Amid these controversies, a fictional take on Kartini’s life could have offered something refreshing and interesting. It offered an opportunity for the filmmakers to further radicalize Kartini as a feminist, or take new angles on the commonly known stories of her life.

Instead, however, Surat Cinta Untuk Kartini contents itself with repeating the thousands of clichés and received ideas on Kartini that all Indonesians have grown accustomed to.

Not only does the film fail to offer anything interesting on Kartini, it is, ironically, also filled with subtle propaganda for patriarchy.

The film begins in an elementary school classroom, in which a female teacher (Melayu Nicole Hall) is struggling to make her students pay attention to a lesson on Kartini she is attempting to give.

A male teacher (Chicco Jerikho) enters the room and takes a different approach, telling his own story of Kartini.

Face-to-face: Postman Sarwadi (Chicco Jerikho, right) accidentally sees Kartini (Rania Putri Sari) when delivering mail to the Jepara regent’s manor.
Face-to-face:  Postman Sarwadi (Chicco Jerikho, right) accidentally sees Kartini (Rania Putri Sari) when delivering mail to the Jepara regent’s manor.

The story then takes the audience via flashback to Jepara, Central Java, and introduces a character named Sarwadi (also played by Chicco Jerikho).

Sarwadi is a postman, a widower and a member of the lower social class during the pre-independence era in Java; his place in society is easily identifiable by his lack of surname.

One day, delivering post to the Jepara regent’s manor, he accidentally glances at Kartini (Rania Putri Sari), one of the regent’s daughters, and immediately falls in love (a scene played with stupendously unexciting dramatization).

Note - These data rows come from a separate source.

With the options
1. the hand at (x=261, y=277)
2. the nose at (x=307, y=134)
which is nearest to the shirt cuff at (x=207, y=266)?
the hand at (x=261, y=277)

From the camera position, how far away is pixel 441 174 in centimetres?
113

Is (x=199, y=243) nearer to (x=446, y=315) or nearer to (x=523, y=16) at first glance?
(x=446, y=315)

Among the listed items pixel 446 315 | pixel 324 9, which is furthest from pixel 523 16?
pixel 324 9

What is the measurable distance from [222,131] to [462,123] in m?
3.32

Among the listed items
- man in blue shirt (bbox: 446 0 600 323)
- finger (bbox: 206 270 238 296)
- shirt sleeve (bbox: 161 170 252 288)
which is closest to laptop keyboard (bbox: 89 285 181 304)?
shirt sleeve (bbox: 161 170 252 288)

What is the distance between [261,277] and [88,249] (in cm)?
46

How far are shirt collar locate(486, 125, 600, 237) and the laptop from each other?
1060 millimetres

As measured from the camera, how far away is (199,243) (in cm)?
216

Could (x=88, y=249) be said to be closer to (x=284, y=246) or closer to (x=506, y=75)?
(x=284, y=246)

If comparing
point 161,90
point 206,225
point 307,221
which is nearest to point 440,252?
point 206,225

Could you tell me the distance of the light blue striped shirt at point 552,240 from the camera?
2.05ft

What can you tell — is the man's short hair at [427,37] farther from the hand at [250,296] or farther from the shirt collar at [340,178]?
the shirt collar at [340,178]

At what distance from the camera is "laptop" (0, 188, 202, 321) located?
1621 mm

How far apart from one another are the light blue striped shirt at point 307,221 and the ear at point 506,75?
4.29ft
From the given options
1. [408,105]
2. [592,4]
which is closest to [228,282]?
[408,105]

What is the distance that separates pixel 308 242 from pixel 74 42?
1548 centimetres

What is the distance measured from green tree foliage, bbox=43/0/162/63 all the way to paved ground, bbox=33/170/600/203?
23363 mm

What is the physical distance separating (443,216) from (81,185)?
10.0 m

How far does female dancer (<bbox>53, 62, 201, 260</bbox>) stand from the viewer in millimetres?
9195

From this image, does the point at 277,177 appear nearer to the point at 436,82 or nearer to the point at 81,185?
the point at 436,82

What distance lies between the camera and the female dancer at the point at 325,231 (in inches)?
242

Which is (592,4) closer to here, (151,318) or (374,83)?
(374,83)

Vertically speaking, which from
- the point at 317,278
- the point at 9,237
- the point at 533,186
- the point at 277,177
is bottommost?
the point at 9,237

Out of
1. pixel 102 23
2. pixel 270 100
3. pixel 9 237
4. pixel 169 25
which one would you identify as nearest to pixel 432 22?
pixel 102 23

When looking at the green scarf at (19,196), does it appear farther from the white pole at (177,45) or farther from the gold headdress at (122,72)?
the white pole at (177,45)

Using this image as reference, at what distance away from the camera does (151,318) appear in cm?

Sarwadi then enrolls his only daughter, Ningrum (Christabelle Grace Marbun), at Kartini’s school for girls as a way to approach her. Unsurprisingly, Sarwadi and Kartini establish a pseudo-romantic friendly bond.

While it is clear Sarwadi is in love with Kartini, it remains a mystery until the end of the film whether she shares the feeling or not.

The superficial presentations of pre-independence Java, the oddity of the Javanese characters speaking in Indonesian rather than their own language, the highly exaggerated musical score and the stiltedness of the main cast’s acting are all problems, but they aren’t the film’s main problem.

The main problem with the narrative presentation of this film is that it assumes its audience is stupid and ignorant. Alas, so many scenes are so preachy and didactic, the film itself ends up resembling a moralist patriarch.

One scene in which this is particularly true is the one in which Kartini tells Sarwadi that her main reason for educating girls is to ensure that when they grow up, they will know how to “fulfill their obligations as women”.

There is also a scene that seems to serve as a justification for the practice of polygamy.

While there are very rare cases in which a woman sincerely allows her husband to marry another woman for one reason or another, in most instances, polygamy is regarded as an injustice for women.

In a sickening scene, the film shows Kartini readily accepting her mother’s argument that a woman should know her place in society and should disregard her feelings completely when her husband decides to marry another woman.

Toward the end, the film boldly tries to consider whether Kartini has betrayed her own struggles by agreeing to marry a man with three wives. However, this spark is too little, too late, and the film ends in the shallow quagmire of narrative glorification.